Call it a catastr-a-coffee (actually please don’t call it that). As the National Post reports, scientists from London and Ethiopia have discovered that Arabica coffee will be severely impacted, if not driven to extinction, by the slow-moving and sinister effects of man-made climate change in the coming decades. Arabica, the species of bean which represents approximately 70 percent of all cultivated coffee around the world, requires rather fussy growing conditions to flourish: hot, but not too hot; shady, but not too shady; plenty of water, but not too much water, and please make it a consistent volume of water, no downpours or floods, thank you.
Arabica requires consistency to thrive, and climate change will make things very traumatic and inconsistent for Arabica across most of its growing regions, particularly in Ethiopia and Yemen, the birthplace of the bean. In their report, the scientists concluded that if nothing was done to alter the effects that climate change is having on Arabica, the species and its many wild varieties could be extinct in Ethiopia and Yemen by 2080. That’s the bad news. The good news is that there’s time to reach out to governments, farmers, and landowners in these countries (and other Arabica growing regions across the world, like Jamaica, Costa Rica, Hawaii, Java) and to discuss with them better land management, forestry management, and growing practices. Forest management in particular could be key as forests afford shade (but not too much shade) to coffee plants, and also can conserve groundwater reserves and prevent erosion.

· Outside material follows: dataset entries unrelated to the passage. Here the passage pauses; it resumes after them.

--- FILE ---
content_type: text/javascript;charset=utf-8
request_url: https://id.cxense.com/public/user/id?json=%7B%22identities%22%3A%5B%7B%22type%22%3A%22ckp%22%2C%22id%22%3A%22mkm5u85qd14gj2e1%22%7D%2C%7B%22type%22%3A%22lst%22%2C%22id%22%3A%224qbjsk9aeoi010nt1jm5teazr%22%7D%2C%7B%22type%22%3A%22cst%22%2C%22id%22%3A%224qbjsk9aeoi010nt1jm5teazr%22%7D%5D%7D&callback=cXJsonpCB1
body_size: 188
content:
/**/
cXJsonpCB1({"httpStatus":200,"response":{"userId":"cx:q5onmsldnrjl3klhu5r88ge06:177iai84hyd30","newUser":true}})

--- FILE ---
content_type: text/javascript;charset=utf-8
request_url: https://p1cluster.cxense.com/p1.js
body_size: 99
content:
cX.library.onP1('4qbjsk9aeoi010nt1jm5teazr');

The other bad news is that a lot of these regions are situated along the same latitudes and so they're in line for similar but not identical crises brought on by the advancement of climate change. The other good news is that previously unusable regions for growing Arabica could potentially support the bean if the climate changes hit those new latitudes just right. But that’s a big “If,” so let’s focus on slowing down climate change and hope that scientists, governments, and farmers can help nip this threat to our coffee in the bud.